*Questions on the material*:
**a.** In the multi-location local SEO transcript, what does Google mail out to verify each business location?
**b.** How would you render this sentence from the multi-location local SEO transcript in Spanish: "If you're playing by the rules, don't worry about that."
**c.** Carry on the multi-location local SEO podcast transcript from its final line.

Thanks for Listening!

Here is  the transcription from Episode 27 Multi-Location Local SEO Strategy and Website Design Tips For Businesses With Multiple Locations;

Jesse: Welcome back to Local SEO Tactics, Jesse Dolan here with Bob Brennan. This week,
we’re going to be talking about multi-location businesses. Some of this may not apply to
you if you’re not a multi-location business, however, there are some tips we’re going to
talk about in here that you could probably tease out and still apply to your business.
We’re even talking about how to make good pages that convert, and some things like
that. Even if you’re not a multi-location business, I would still give this a listen and check
it out, what is going to be 15 minutes long, 20 minutes long, it’s not going to be the
biggest waste of time you’ve ever had, you’re going to get something out of it here, so
stay tuned.

For the rest of you, if you do have a multi-location business, we’re going to go through
some things on how to set up your pages and your website to rank and dominate for
each location on your single website. Some businesses have multiple websites for each
business, we’re going to be talking about having multiple pages on your one website.
That’s important for local SEO nowadays, you kind of have that main site with that main
authority and that main rank, instead of spreading that out over multiple websites. This
helps you really develop that rank and get that link juice back from Google on that.
One of the main things for local SEO, we always talk about it, is having your Google My
Business listing and Bing Places as well, here this is all going to apply to Bing too, but for
the rest of this episode we’re just going to say GMB, but do it on both. First and
foremost, as always, make sure you’ve got a GMB. Get one of these set up for each
location, you can have multiple locations in your GMB account. If you’re doing things
white hat, you’re not trying to really game the system, there’s no reason to split this up
into multiple accounts. Some places if you go online, they’ll say “split these up”, and
kind of manage them independently.

If you’re playing by the rules, don’t worry about that. You have nothing to be afraid of if
you’re doing it the right way, you can manage I think it’s up to 100 locations, if not
more, in a single Google My Business account. You can add them all in there, you have
to verify each one the same way, they have to have a physical address. They send you
out the postcard with the verification number, you’ve got to enter that in, prove you’re
a legitimate business. From there, you can treat them all independently, you can set up
different hours, different phone numbers, website links, posts, all the GMB features that
are in there.

The show notes, we’ll link to some of our previous episodes on how to optimize and set
up your GMB pages, so we’re not going to dive too deep into how to do all that, but we
do want to stress that you’ve got to start there. Have a GMB for each location, super,
super critical. Now, for those GMB pages, you link your website to it, just like you would
a single location business. The thing that’s a little bit different, and this is where it starts
to separate on multi-location versus single location, is you want to have an individual
page on your website for each location.

Now, how you do that can be kind of how you want your style to be. Some business will
have like a store locator page, it really depends on how many locations you have. If
you’ve got dozens or 100 locations, you’re going to need some kind of robust searching,
you know people to search your website for the locations, so enter in your zip code or
things like this, it shows up on a map. If you’re more of just a local business just
operating in a metro area, and you’ve got maybe two, three, five or seven locations, you
don’t really need to get that fancy.

Bob: Right.

*Raw data*:
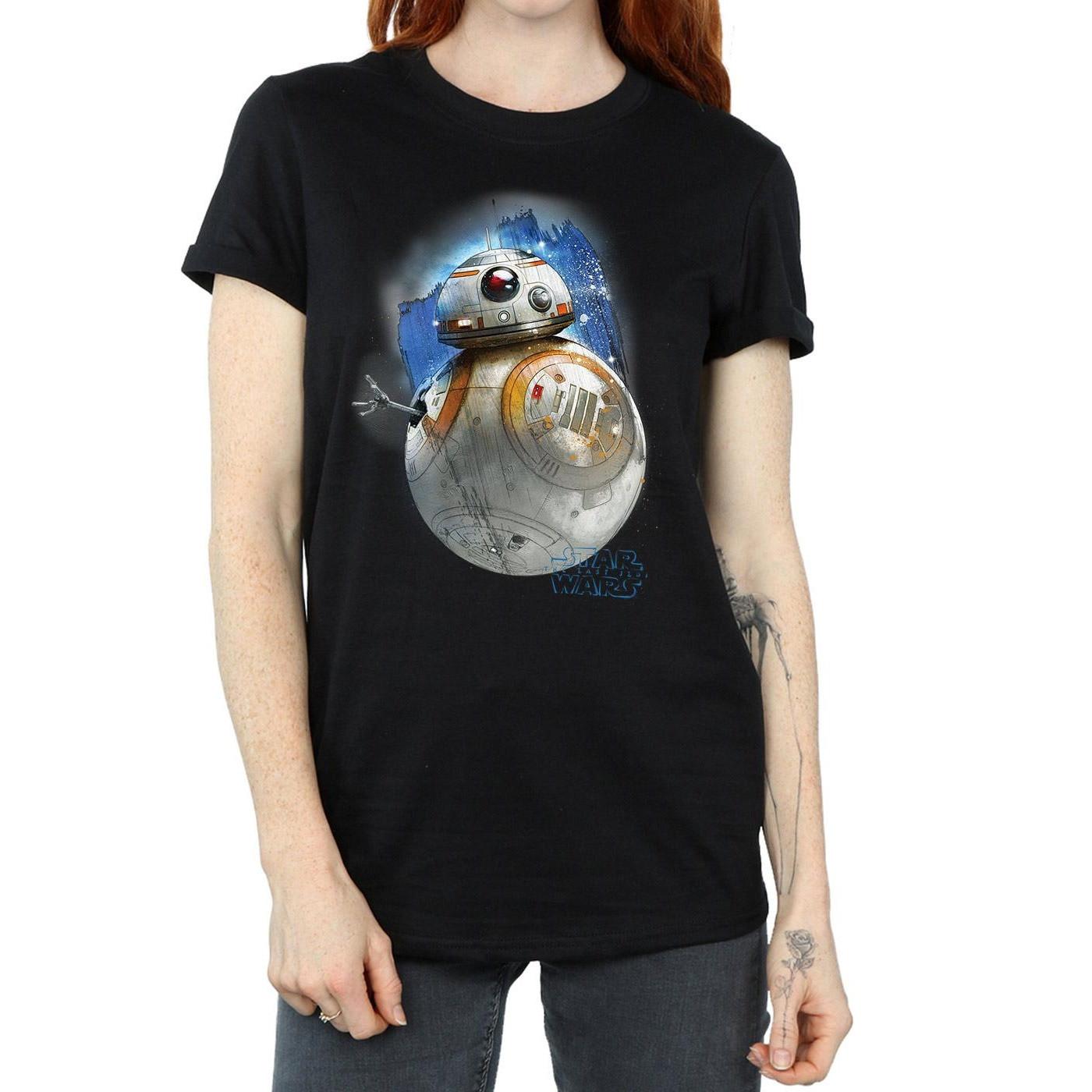 STAR WARS The Last Jedi Bedrucktes T-Shirt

*Results for each task*:
**a.** A postcard with a verification number.

**b.** Si estás siguiendo las reglas, no te preocupes por eso.

**c.**
Jesse: I would definitely have a page on my website that has locations served, areas served,
locations, and just a straight listing of where they’re at, and then a link to each location
page from there. Now, this main locations page, if you will, kind of the index of all your
locations can be linked in your main menu of your website or in the footer of your
website. I would definitely make sure it’s found by Google, you know kind of putting in
your primary links, so Google doesn’t have to look for it, and then also for your

Sure, it’d be great if somebody searches for something, every single time they get to
that location that they’re looking for, and Google and Bing and everybody else isn’t
always going to do that. Your homepage is going to get served up a lot, so you still want
to make it easy for them to go from the homepage, find the locations, and then jump to
that actual branch or office that they’re looking for in there. Now, you don’t have to put
a ton of optimization effort into that listing index page.

Bob: Right.

Jesse: Where you want to be spending the energy is in those individual location pages. That is
what you’re going to link to back from your GMB, so city number one or suburb number
one or location number one, whatever, that’s going to go to its own page, city number
two location is going to go to its own page. For each of those pages, you definitely want
to make it about that page, right?

Bob: Right.

Jesse: If it’s got a very similar-looking building, don’t use the same image for all of them, you
want it to be that actual building, so that’s pretty important for

Bob: Yeah, because I mean how we search kind of dives into that. If it’s car repair Smithville,
that page has to be optimized so when they land on that page, it’s Smithville, and along
with the SEO element that’s tied in with that.

Jesse: For sure.

Bob: I think that’s how we search, I mean you either type in car repair, specific city, I don’t
think you use the larger greater, like here in Minneapolis I wouldn’t do “car repair
Minneapolis”, I would do “car repair Smithville”, because that’s where I live, and/or I
would do “car repair near me”, and Google will dial into that element with your page.
Anything that you can tie in locally, and like we talked in other episodes, tying in with
your local links, whether it’s a charity, or if you belong to the chamber of commerce in
Smithville, and everything else that goes with that, it’s about proof, and Google wants to
see that proof.

Jesse: To your point there, making sure each location page within your website is really
optimized for that city and for that location. Some things you’re going to want to do to
get that done, list your address twice. If you’re a single location, we talked about listing
your address twice on your homepage. If you’re a multi-location, first of all, your
homepage, just to kind of back up a minute, your homepage needs to be about your
brand and your identity. If you’re Bob’s Auto Repair, your homepage should be
dominated by you as the entity of Bob’s Auto Repair, “Here’s who we are, here’s our
story, here’s where we come from, here’s where we’re going,” blah blah blah, all that
great stuff, and then your products and services that you do.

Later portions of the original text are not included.